In Afghanistan, Hoh said, about 90 percent of the people live on $2 a day and 70 percent live on $1 a day. And as the US war in Afghanistan draws to a close, the US is saddled with $1 trillion in debt and interest payments that taxpayers will pay.

"Banks are making great deals of money. Afghans are not only to blame for corruption. Americans are corrupt too. Ours is just legally accepted forms of corruption," Hoh said.

To call the soldiers and police cowards for not wanting to continue fighting the Taliban is misleading, Hoh said.
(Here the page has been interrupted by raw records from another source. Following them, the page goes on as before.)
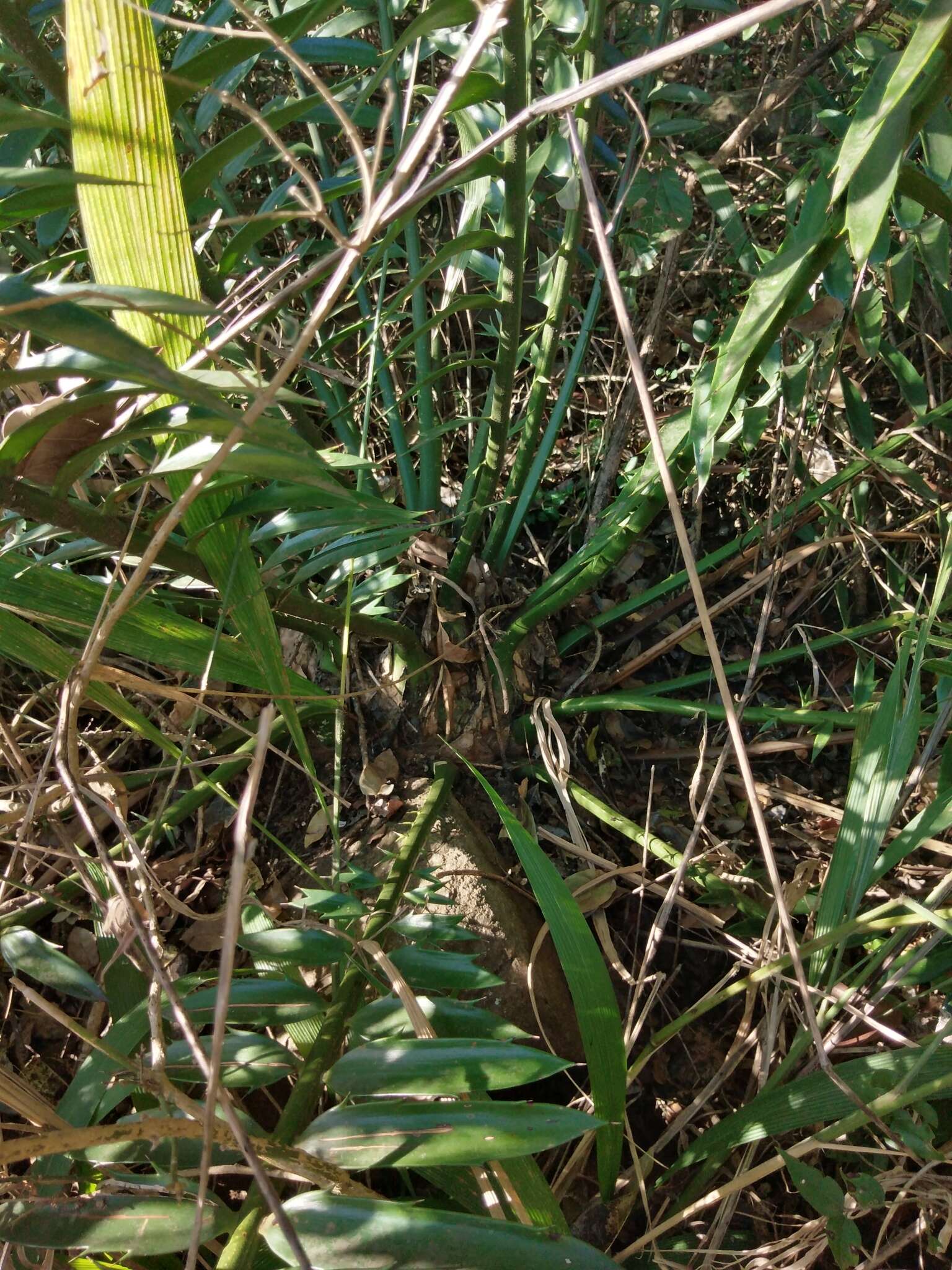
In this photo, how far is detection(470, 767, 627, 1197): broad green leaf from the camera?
0.69 meters

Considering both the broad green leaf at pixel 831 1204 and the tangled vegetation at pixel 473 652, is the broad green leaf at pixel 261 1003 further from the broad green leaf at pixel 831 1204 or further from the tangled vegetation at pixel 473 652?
the broad green leaf at pixel 831 1204

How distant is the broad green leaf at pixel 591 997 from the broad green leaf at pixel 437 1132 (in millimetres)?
168

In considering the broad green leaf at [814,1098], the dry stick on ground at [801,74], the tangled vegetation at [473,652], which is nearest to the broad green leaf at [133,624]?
the tangled vegetation at [473,652]

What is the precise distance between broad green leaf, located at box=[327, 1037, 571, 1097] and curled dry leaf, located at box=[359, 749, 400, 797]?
482 mm

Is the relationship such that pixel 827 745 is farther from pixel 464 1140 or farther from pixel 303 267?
pixel 303 267

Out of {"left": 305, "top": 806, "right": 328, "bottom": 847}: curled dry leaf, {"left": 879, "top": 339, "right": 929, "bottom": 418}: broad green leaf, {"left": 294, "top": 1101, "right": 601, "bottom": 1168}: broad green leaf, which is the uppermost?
{"left": 879, "top": 339, "right": 929, "bottom": 418}: broad green leaf

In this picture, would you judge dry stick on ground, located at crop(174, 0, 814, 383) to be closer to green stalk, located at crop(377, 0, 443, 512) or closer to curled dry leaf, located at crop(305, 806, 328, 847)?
green stalk, located at crop(377, 0, 443, 512)

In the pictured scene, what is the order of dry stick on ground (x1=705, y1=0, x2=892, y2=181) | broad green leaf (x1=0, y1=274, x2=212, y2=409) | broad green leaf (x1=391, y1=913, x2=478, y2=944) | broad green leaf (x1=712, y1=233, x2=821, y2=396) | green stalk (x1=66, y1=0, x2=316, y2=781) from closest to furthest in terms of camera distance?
1. broad green leaf (x1=0, y1=274, x2=212, y2=409)
2. green stalk (x1=66, y1=0, x2=316, y2=781)
3. broad green leaf (x1=712, y1=233, x2=821, y2=396)
4. broad green leaf (x1=391, y1=913, x2=478, y2=944)
5. dry stick on ground (x1=705, y1=0, x2=892, y2=181)

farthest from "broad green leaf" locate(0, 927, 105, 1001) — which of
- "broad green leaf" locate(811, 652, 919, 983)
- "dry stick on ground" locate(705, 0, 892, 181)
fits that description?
"dry stick on ground" locate(705, 0, 892, 181)

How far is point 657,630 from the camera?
126 cm

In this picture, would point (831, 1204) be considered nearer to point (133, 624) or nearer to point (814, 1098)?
point (814, 1098)

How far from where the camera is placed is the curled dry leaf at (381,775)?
3.38 feet

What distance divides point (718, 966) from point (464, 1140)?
56 cm

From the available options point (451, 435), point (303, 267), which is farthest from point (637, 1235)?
point (303, 267)
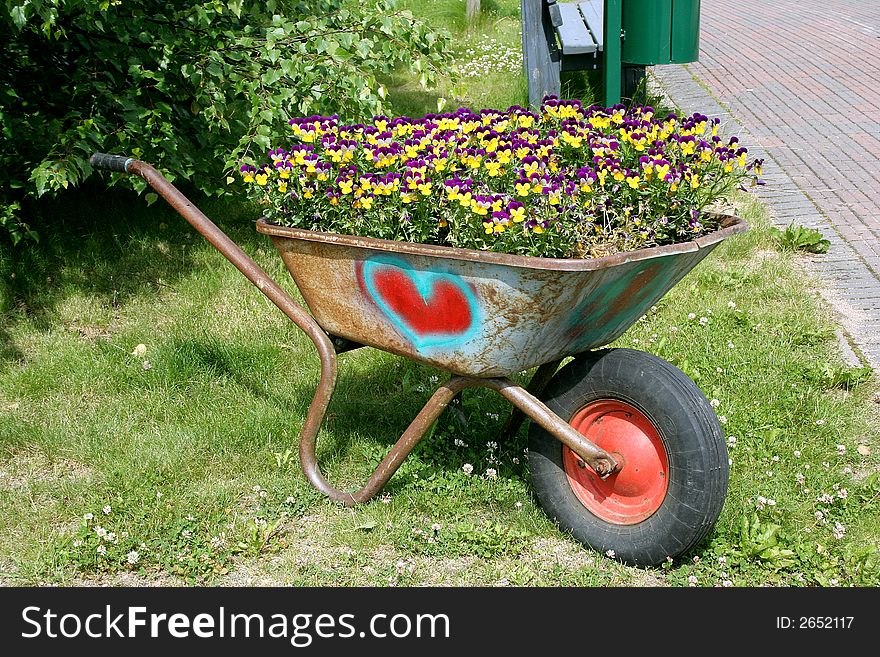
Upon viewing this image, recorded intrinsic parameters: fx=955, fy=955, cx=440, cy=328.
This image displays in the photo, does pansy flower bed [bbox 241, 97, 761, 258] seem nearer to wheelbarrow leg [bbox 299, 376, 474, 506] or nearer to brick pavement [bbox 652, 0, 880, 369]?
wheelbarrow leg [bbox 299, 376, 474, 506]

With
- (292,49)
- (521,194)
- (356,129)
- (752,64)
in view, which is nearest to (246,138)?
(292,49)

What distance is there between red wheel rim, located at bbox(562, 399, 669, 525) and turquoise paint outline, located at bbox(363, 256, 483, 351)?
477mm

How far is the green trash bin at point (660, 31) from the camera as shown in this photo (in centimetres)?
510

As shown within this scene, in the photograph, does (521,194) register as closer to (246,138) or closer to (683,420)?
(683,420)

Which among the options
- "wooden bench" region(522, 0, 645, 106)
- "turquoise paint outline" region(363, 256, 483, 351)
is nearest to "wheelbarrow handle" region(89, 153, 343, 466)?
"turquoise paint outline" region(363, 256, 483, 351)

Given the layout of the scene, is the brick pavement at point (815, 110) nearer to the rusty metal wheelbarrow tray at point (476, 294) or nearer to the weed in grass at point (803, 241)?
the weed in grass at point (803, 241)

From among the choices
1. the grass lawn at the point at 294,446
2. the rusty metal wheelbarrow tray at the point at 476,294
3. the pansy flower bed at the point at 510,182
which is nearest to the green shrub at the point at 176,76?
the grass lawn at the point at 294,446

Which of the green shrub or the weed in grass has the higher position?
the green shrub

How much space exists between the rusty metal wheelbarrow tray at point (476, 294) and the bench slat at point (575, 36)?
319 centimetres

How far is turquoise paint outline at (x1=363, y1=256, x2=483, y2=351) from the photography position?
8.09ft

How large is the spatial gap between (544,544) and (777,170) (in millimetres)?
4218

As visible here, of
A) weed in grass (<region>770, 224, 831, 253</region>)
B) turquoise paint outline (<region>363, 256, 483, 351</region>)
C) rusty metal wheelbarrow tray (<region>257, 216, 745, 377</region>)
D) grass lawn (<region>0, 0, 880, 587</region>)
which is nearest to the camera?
rusty metal wheelbarrow tray (<region>257, 216, 745, 377</region>)

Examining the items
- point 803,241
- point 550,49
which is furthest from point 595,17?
point 803,241

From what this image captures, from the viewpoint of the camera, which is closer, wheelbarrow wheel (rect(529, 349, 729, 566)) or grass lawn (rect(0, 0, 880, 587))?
wheelbarrow wheel (rect(529, 349, 729, 566))
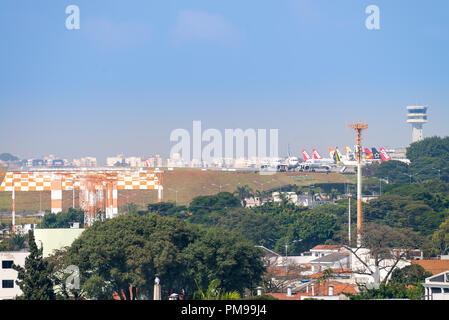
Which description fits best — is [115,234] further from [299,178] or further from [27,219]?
[299,178]

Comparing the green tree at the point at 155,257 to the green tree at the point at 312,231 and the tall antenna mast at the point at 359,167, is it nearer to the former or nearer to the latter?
the tall antenna mast at the point at 359,167

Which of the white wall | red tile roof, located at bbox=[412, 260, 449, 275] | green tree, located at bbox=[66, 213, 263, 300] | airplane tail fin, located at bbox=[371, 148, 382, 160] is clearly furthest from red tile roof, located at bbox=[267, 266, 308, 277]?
airplane tail fin, located at bbox=[371, 148, 382, 160]

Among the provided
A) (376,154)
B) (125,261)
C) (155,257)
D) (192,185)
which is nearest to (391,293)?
(155,257)

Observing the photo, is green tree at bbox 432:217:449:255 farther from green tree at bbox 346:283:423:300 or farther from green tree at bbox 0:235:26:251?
green tree at bbox 0:235:26:251

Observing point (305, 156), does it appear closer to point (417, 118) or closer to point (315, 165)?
point (315, 165)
"The Afghan military didn't want to fight because they didn't want to fight for this government. As far as the Afghan military and government was concerned, this was a business investment," he said. "The soldiers and police needed the money to feed their families. The military commanders stopped giving out money and for at least two months the police and military didn't receive pay."

The former marine then underscored at least one of the reasons behind the decision to stop fighting.

"The Taliban became a better option," Hoh concluded.